## GIVEN PASSAGE
Oh, my friends, she was more than that. But I’m getting ahead of myself.

She was thirty feet tall, bulletproof and breathed fire.

OK, not really. But to laborers and capitalists alike of her day, she was scarier than any movie monster could have been, because she had super-powers unheard of today: She wasn’t afraid of any thing, she wasn’t afraid of any one, she believed without question that her cause was just and she told the truth and let the chips fall where they may.

She was born Mary Harris, but the world knew her as Mother Jones. She truly comforted the afflicted and afflicted the comfortable. And how!

Mary Harris was born in 1836 in County Cork, Ireland. She claimed in later life to have been born in 1830, but in my admittedly speculative opinion this was probably to make her more formidable as an opponent. Who wouldn’t come to the defense of an old woman? She came by her temperament honestly; her grandfather was hanged because he fought for Irish independence, and her father had to flee to Canada to avoid a similar fate. Soon after her grandfather’s death the family joined the father near Toronto, where Mary went to school and learned a seamstress’ trade.

In 1861 Mary married George Jones, an iron moulder, and they settled in Tennessee. Their happiness was not to last; in 1867 a yellow fever epidemic struck and killed George and their children. She packed up and moved to Chicago, where she took up her trade as a seamstress. From her vantage point above the city, she could see the injustices in American society:

We were located on Washington Street near the lake. We worked for the aristocrats of Chicago, and I had ample opportunity to observe the luxury and extravagance of their lives. Often while sewing for the lords and barons who lived in magnificence on the Lake Shore Drive, I would look out of the plate glass windows and see the poor, shivering wretches, jobless and hungry, walking along the frozen lake front. The contrast of their condition with that of the tropical comfort of the people for whom I sewed was painful to me. My employers seemed neither to notice nor to care.

Summers, too, from the windows of the rich, I used to watch the mothers come from the west side slums, lugging babies and little children, hoping for a breath of cool, fresh air from the lake. At night, when the tenements were stifling hot, men, women and little children slept in the parks. But the rich, having donated to the ice fund, had, by the time it was hot in the city, gone to seaside and mountains.

(All quotes in this diary are from The Autobiography of Mother Jones. The link points to an online, public domain version of her autobiography. It is fairly short and deserves to be read by any student of labor, class warfare or hellraising.)

The great Chicago Fire of 1871 destroyed Mary’s dressmaking business. This placed one of the most important weapons in her arsenal: her husband and children were gone and all her worldly possessions were destroyed. She literally had nothing left to lose but her life, and that prospect didn’t seem to worry her.

During her time in Chicago Mary had spent her off time meeting with the Knights of Labor, an organization that sought to organize the working class as a whole rather than by trade specialty. After the fire she spent more and more time with the Knights of Labor, eventually formally joining the organization and resolving to dedicate her life to better the conditions of working people everywhere.

For fifty years she traveled around the country with no fixed address, seemingly appearing wherever there was a strike. In 1910 she described herself to Congress:

“I live in the United States,” said I, “but I do not know exactly where. My address is wherever there is a fight against oppression. Sometimes I am in Washington, then in Pennsylvania, Arizona, Texas, Minnesota, Colorado. My address is like my shoes: it travels with me.”

## EXTRACTED ENTRIES
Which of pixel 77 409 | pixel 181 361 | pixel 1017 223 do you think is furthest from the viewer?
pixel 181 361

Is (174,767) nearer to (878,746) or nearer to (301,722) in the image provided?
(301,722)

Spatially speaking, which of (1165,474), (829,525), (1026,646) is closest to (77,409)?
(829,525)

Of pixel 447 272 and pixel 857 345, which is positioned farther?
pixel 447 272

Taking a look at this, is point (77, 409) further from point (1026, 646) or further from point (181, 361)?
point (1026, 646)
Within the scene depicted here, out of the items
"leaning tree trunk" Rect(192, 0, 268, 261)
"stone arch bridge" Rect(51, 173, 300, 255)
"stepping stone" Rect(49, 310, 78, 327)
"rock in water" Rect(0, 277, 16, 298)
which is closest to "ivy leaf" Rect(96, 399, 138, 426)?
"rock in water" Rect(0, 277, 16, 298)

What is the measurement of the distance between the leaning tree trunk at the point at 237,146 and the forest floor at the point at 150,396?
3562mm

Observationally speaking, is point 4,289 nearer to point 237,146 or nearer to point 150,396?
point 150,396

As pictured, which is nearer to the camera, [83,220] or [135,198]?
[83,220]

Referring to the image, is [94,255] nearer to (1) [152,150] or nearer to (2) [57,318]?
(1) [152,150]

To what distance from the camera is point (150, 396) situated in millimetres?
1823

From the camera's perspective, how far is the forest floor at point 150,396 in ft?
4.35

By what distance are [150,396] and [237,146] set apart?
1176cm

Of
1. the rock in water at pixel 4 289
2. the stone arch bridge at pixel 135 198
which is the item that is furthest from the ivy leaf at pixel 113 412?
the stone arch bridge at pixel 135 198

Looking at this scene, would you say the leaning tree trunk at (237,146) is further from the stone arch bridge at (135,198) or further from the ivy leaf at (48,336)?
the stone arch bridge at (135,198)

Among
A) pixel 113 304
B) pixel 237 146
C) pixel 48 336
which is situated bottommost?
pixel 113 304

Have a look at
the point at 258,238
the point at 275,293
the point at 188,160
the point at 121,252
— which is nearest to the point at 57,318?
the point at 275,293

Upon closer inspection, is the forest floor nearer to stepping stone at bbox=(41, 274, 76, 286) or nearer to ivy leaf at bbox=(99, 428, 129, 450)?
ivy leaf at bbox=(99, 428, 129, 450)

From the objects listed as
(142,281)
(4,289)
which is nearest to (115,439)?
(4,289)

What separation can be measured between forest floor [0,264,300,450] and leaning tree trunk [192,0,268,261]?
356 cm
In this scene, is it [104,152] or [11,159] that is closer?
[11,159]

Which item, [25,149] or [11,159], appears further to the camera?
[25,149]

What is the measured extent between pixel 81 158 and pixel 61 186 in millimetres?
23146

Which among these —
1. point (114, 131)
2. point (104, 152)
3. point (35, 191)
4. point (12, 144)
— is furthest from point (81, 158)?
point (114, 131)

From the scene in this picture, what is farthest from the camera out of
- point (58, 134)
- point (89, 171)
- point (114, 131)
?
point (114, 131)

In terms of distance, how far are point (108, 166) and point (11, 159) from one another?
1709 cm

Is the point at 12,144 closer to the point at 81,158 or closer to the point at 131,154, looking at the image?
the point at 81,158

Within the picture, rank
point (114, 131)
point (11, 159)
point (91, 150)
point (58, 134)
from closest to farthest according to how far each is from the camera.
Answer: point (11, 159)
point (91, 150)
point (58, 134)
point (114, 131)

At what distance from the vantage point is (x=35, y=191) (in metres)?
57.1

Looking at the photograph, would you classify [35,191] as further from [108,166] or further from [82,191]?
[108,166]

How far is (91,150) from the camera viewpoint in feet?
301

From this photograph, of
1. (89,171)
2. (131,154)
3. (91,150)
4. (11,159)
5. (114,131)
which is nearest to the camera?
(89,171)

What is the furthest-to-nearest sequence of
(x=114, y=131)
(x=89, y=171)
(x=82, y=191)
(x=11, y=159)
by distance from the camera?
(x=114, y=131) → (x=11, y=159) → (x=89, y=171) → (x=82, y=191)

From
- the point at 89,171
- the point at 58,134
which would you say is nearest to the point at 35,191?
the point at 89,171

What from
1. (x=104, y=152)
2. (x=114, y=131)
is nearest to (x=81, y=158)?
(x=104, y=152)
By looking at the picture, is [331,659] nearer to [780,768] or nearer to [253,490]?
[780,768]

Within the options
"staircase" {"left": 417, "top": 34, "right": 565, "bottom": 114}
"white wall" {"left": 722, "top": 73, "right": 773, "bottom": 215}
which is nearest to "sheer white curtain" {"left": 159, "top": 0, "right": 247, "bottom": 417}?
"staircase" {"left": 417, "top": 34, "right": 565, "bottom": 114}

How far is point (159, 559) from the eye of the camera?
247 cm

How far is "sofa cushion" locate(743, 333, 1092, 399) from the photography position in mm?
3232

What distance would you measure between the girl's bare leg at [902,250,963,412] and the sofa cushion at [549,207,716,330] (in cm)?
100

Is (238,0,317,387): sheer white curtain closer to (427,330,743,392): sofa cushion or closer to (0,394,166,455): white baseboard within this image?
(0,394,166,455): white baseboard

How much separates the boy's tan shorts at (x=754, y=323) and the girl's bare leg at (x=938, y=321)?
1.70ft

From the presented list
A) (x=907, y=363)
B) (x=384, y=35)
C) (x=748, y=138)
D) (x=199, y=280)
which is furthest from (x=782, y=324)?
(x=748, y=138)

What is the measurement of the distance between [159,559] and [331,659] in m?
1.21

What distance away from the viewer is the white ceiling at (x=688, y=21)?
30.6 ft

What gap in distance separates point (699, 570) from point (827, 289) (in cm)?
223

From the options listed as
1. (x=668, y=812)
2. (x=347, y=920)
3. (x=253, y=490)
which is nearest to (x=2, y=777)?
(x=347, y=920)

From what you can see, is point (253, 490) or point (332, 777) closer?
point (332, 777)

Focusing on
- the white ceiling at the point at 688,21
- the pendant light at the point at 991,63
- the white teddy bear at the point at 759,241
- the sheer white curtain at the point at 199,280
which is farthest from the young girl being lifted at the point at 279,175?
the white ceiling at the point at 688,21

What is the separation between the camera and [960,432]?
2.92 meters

---

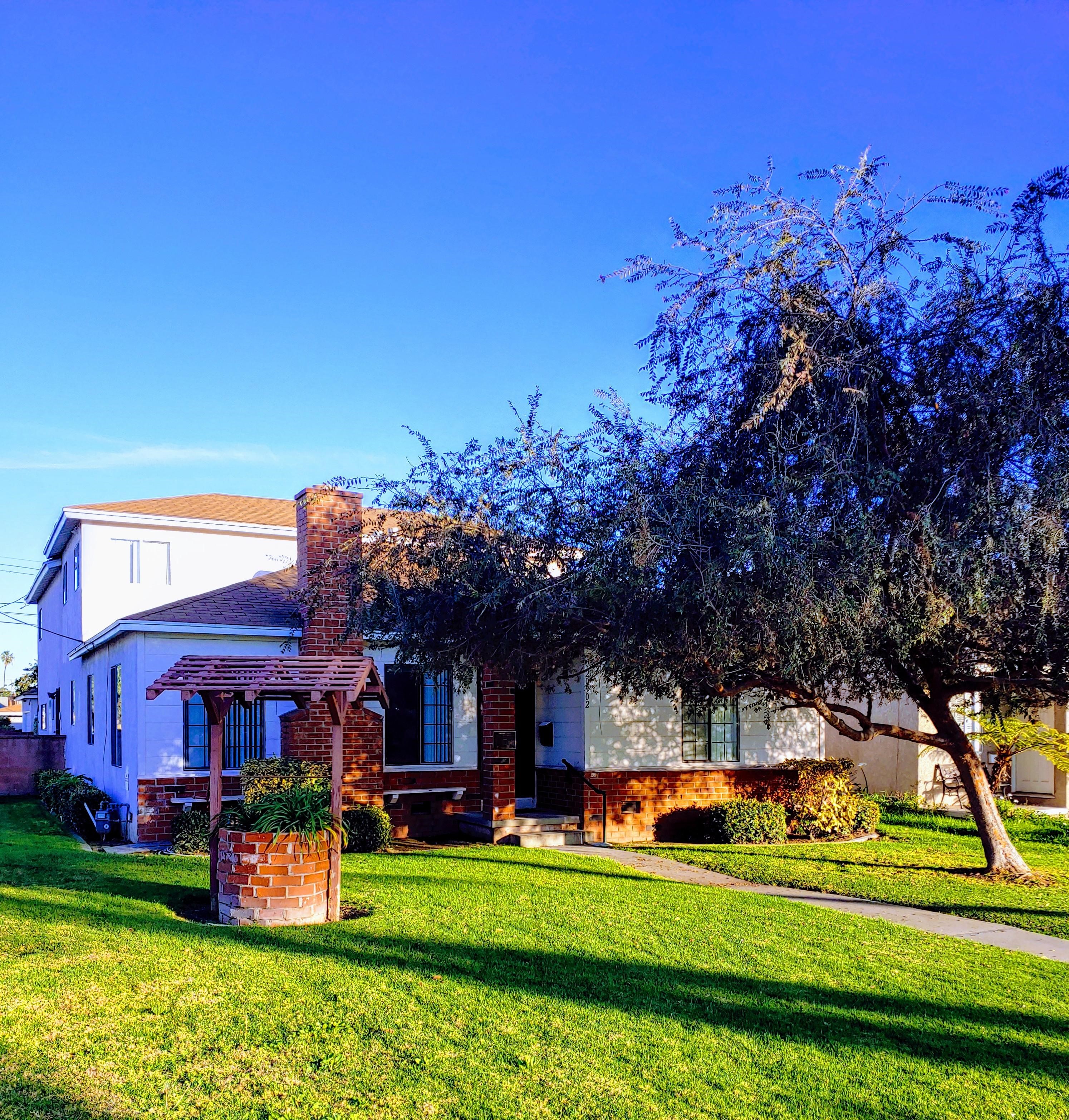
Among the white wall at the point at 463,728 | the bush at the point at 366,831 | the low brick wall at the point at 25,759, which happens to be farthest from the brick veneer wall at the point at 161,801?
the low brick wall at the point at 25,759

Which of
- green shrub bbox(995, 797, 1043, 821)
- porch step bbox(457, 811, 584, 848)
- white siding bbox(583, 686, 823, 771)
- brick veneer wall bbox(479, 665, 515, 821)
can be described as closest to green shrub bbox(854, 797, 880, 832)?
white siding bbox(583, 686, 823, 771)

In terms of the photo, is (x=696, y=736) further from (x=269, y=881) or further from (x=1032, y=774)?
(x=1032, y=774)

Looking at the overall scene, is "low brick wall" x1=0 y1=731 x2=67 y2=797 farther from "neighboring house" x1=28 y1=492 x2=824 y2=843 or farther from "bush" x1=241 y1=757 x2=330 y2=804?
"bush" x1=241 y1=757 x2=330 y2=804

---

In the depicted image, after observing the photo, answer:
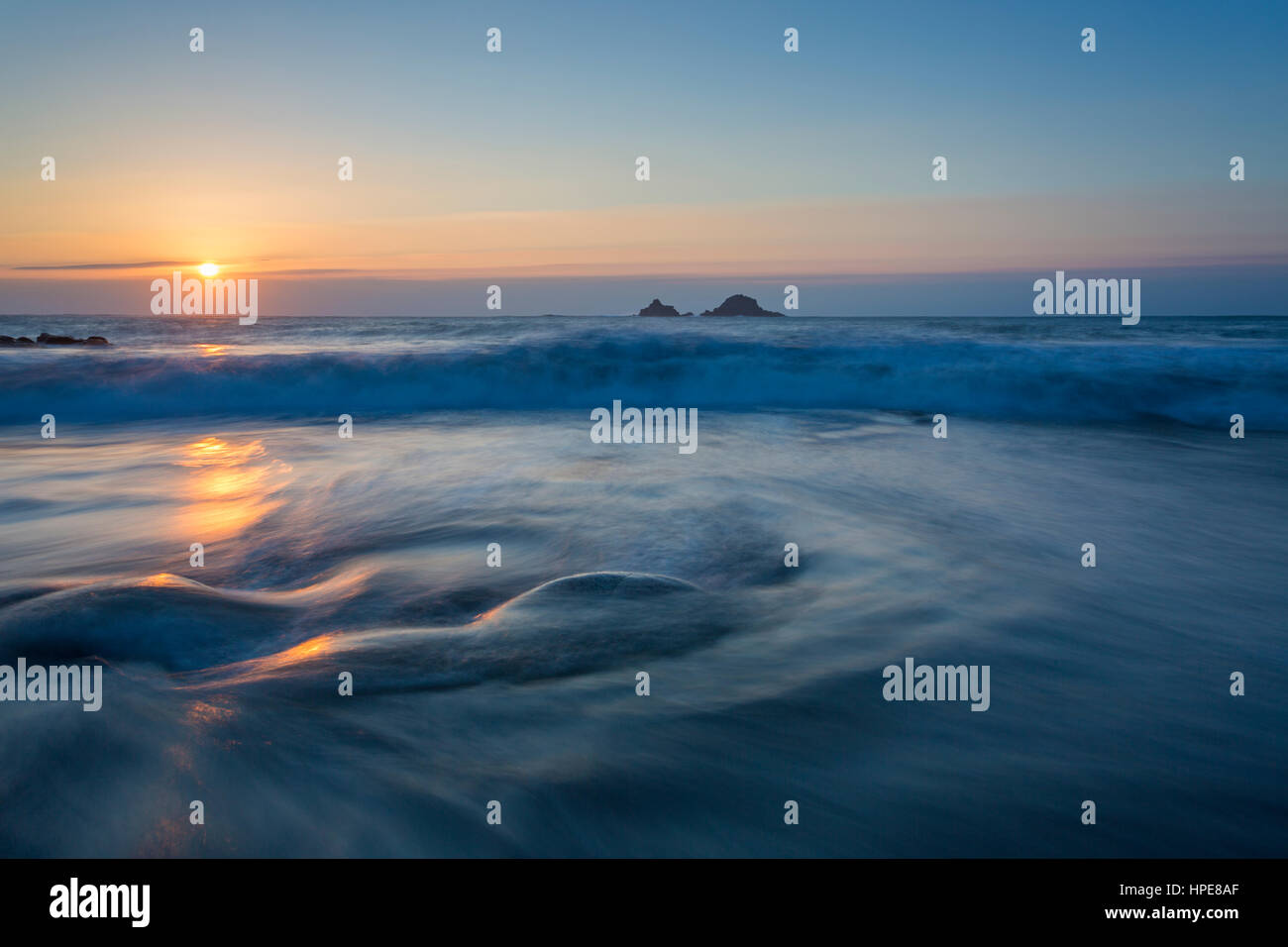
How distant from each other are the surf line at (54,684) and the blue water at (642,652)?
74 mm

## WHAT YOU HAVE TO DO
From the Mother Jones passage, repeat word for word the part that begins with "We were located" and ends with "nor to care.".

## FINISHED TASK
We were located on Washington Street near the lake. We worked for the aristocrats of Chicago, and I had ample opportunity to observe the luxury and extravagance of their lives. Often while sewing for the lords and barons who lived in magnificence on the Lake Shore Drive, I would look out of the plate glass windows and see the poor, shivering wretches, jobless and hungry, walking along the frozen lake front. The contrast of their condition with that of the tropical comfort of the people for whom I sewed was painful to me. My employers seemed neither to notice nor to care.